— Instruction —
Produce a word-for-word copy of the listing below without its pictures.

— Input for this task —
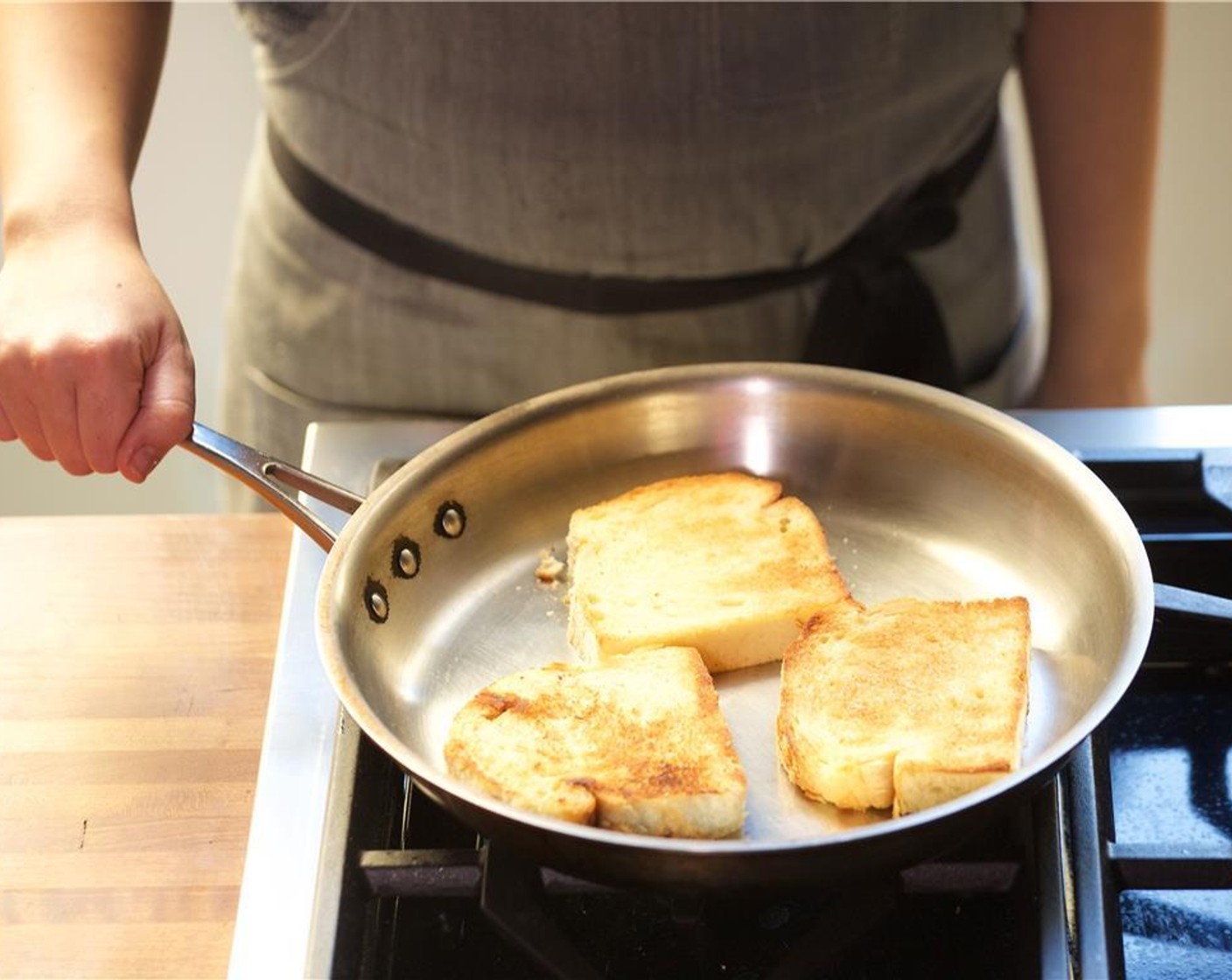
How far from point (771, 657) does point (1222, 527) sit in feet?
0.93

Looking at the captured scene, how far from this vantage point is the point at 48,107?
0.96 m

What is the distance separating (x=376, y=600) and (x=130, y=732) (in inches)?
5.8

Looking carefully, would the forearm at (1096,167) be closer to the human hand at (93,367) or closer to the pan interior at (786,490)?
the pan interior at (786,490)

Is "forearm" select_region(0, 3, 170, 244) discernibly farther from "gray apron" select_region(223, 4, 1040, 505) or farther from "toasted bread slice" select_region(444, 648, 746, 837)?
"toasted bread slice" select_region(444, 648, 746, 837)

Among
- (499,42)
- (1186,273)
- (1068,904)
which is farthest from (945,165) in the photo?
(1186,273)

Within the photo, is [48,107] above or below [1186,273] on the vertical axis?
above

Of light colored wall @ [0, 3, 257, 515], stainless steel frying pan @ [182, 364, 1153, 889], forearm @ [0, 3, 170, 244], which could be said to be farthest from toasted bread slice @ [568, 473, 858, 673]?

— Exercise output —
How far from point (771, 657) does point (1222, 527) sit in feet?
0.93

Looking at the captured scene, how far from this vantage point is the point at 48,107?
0.96 m

What is the distance separating (x=376, y=600) and (x=130, y=732) (in inches)?
5.8

Looking carefully, would the forearm at (1096,167) be closer to the human hand at (93,367) or closer to the pan interior at (786,490)?
the pan interior at (786,490)

Is "forearm" select_region(0, 3, 170, 244) discernibly farther from "gray apron" select_region(223, 4, 1040, 505) or farther from "toasted bread slice" select_region(444, 648, 746, 837)?
"toasted bread slice" select_region(444, 648, 746, 837)

Among
- (499,42)
- (1186,273)
- (1068,904)
which is farthest from (945,165) in the photo?
(1186,273)

Within the photo, is [48,107] above or below [1186,273] on the vertical axis?
above

Of light colored wall @ [0, 3, 257, 515], stainless steel frying pan @ [182, 364, 1153, 889], forearm @ [0, 3, 170, 244], which could be said to be farthest from toasted bread slice @ [568, 473, 858, 673]?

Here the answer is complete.